Power to the People not the Political Class
Sunday Mail, March 1st 2015
The airwaves this week have been filled with the sound of politicians crashing and burning.
Malcolm Rifkind and Jack Straw were caught in yet another ‘cash for access’ scandal, while on the next day, English Green leader Natalie Bennett found it impossible to offer the most basic costings of her party’s housing policies.
These instances – and the reactions of politicians and public to them – raise questions about what kind of politicians voters want to represent them. And what kind of politics. Once upon a time both parliamentarians and public felt they knew the answer to this. No longer.
People can talk about the sad state of the Westminster Parliament and the quality of debates and representatives. But there is a much deeper set of issues. If we look closer to home to the Scottish Parliament or across local government, who beyond a couple of the prominent figures in the main parties shine and connects to people?
Westminster politics have changed dramatically over the long view. But not enough in other ways. In the Victorian age and early 20th century most MPs were amateurs, of inherited or established wealth, who believed they were gentlemen.
MPs were not paid a salary until 1911. Most in those distant days never set foot in their constituencies except at election time, or for an occasional rally, while until the 1960s and 1970s most rarely got much constituency correspondence.
Winston Churchill represented Dundee from 1908-22 but seldom visited the city. One Scots Tory in a selection meeting, when asked if he would give a commitment to live in the constituency, said, ‘I will go one better, I will hunt over the constituency’.

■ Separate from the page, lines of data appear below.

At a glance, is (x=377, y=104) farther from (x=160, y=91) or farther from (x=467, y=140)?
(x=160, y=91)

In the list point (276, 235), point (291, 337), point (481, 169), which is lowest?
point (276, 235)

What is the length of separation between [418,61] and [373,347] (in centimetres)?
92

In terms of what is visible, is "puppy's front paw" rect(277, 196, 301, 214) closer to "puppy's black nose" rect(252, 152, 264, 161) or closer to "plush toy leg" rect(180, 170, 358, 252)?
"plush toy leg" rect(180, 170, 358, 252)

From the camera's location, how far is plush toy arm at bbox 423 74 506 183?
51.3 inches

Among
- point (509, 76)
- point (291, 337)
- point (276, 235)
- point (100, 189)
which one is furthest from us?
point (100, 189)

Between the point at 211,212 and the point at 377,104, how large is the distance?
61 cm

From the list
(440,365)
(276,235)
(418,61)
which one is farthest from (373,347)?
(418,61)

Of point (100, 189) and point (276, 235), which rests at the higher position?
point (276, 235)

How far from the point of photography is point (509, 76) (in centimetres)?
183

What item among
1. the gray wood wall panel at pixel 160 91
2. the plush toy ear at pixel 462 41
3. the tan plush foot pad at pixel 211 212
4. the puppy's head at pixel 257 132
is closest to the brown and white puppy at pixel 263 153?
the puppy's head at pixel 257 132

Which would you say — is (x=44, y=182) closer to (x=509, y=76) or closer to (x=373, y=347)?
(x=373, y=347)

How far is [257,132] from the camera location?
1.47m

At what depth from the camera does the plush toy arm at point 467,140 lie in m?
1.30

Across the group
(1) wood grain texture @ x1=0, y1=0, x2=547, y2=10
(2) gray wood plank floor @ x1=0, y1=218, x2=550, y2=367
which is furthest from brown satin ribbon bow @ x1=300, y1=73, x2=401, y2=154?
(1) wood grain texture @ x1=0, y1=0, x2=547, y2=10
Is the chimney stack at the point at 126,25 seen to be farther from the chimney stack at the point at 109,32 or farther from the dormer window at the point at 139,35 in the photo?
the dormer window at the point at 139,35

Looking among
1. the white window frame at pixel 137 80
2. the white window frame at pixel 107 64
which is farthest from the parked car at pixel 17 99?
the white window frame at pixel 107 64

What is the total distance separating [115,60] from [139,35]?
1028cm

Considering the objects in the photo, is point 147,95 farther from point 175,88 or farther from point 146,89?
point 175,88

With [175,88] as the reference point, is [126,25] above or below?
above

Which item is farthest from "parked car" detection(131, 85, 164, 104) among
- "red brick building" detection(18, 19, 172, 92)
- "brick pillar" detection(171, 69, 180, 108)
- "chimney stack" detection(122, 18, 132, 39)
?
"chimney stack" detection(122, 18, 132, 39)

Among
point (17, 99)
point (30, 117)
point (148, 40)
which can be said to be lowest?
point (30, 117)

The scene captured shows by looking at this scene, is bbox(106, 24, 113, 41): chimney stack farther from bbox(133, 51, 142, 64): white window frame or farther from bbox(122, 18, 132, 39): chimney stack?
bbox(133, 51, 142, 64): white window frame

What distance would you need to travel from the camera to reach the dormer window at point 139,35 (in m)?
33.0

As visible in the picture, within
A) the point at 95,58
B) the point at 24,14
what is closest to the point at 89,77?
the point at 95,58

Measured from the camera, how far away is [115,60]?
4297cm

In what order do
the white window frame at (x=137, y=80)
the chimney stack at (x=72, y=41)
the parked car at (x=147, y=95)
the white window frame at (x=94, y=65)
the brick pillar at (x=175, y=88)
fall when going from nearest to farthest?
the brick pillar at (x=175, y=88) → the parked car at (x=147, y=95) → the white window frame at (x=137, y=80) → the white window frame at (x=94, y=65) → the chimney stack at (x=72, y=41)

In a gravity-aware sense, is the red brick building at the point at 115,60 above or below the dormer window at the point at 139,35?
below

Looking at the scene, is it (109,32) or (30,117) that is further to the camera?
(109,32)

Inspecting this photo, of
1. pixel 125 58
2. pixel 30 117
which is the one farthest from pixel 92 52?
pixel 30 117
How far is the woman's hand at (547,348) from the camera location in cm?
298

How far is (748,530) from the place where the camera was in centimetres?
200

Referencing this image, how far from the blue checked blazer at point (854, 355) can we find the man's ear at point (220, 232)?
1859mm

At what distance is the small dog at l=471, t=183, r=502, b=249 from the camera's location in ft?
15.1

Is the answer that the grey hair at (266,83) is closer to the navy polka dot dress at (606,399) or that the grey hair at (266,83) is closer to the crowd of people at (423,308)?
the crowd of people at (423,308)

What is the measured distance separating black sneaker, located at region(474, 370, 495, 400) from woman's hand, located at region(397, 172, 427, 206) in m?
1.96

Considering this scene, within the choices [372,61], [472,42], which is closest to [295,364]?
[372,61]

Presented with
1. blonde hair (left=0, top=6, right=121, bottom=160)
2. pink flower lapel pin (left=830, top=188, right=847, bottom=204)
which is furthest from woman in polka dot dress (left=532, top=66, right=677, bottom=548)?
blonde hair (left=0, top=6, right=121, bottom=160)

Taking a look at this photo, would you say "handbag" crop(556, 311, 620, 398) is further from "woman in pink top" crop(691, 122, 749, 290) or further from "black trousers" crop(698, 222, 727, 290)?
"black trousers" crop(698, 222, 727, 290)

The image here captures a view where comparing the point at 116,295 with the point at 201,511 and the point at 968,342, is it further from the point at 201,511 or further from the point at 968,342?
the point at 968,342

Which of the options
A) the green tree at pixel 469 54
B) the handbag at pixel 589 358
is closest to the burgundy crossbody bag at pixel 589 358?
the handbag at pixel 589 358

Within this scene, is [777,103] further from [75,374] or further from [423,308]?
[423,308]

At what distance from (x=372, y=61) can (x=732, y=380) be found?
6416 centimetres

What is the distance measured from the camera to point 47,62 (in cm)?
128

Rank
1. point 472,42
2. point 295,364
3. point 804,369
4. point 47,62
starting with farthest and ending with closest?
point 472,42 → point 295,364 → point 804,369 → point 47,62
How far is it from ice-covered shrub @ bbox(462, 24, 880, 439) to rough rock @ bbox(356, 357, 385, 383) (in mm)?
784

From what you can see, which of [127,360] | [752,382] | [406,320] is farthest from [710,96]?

Today MPs must have a high constituency profile, are expected to answer constituent enquiries, and manage a casework of local issues. Yet today’s Commons with its MP salary of £67,060 witnesses a mix of different political styles: for some and particularly the Labour benches the full time professional politician, and for many on the Tory side the combination of being an MP with significant outside earnings. Overall MPs in 2014 spend 26,600 hours and earned £7.4 million representing people other than their constituents.
The political response to Rifkind and Straw fuelled the anti-politician mood of the country at the moment. It did not help that senior Tories such as Michael Heseltine declared that being an MP was ‘a part-time job’, or that government ministers tried to cloud the waters with the argument that they did two jobs: being a minister and MP.
What sort of politician do people want? How can different politicians emerge given the culture of Westminster, political parties and the media? When we look at the record of the Scottish Parliament since 1999 what champions have emerged that people have believed in? Not that many.
Who have made major reputations since the SNP landslide of 2011 brought in a whole swathe of SNP and Labour new representatives? There are the usual references to Labour’s Kezia Dugdale and Jenny Marra and the SNP’s Derek Mackay and Humza Yousaf but beyond that too few to mention.
Sixteen years of devolution shows the limits of the professional political classes – of how they see the world, do politics and the vision or not they have of the future. This touches on the wider state of politics and representative democracy which have been hollowed out by power becoming increasingly globalised and the rise of corporate elite interests.
The notion of politicians as legislators and interpreters has to be rethought. Both dimensions of this can be done better. Firstly, close to home we have witnessed the explosion of citizen activism in the independence referendum. That has shown a different take on being a politician which may have an impact on the result and who is elected in the coming Westminster contest. The Natalie Bennett disastrous interview this week showed that voters don’t want amateurs.
Secondly, in the last few decades there has been an increased use of referendums in the UK as popular opinion is more regularly directly consulted particularly on constitutional issues.
With representative democracy weakened, new forms of direct and deliberative democracy can put decision making in the hands of people not politicians. This can range from mini-referendums and publics to citizens’ juries and assemblies. This is hardly an agenda Westminster is going to enthusiastically embrace, but what is to stop Scotland?
After all direct democracy would be a genuine expression of self-government. Power to the people not politicians. Over to you Nicola Sturgeon and Jim Murphy.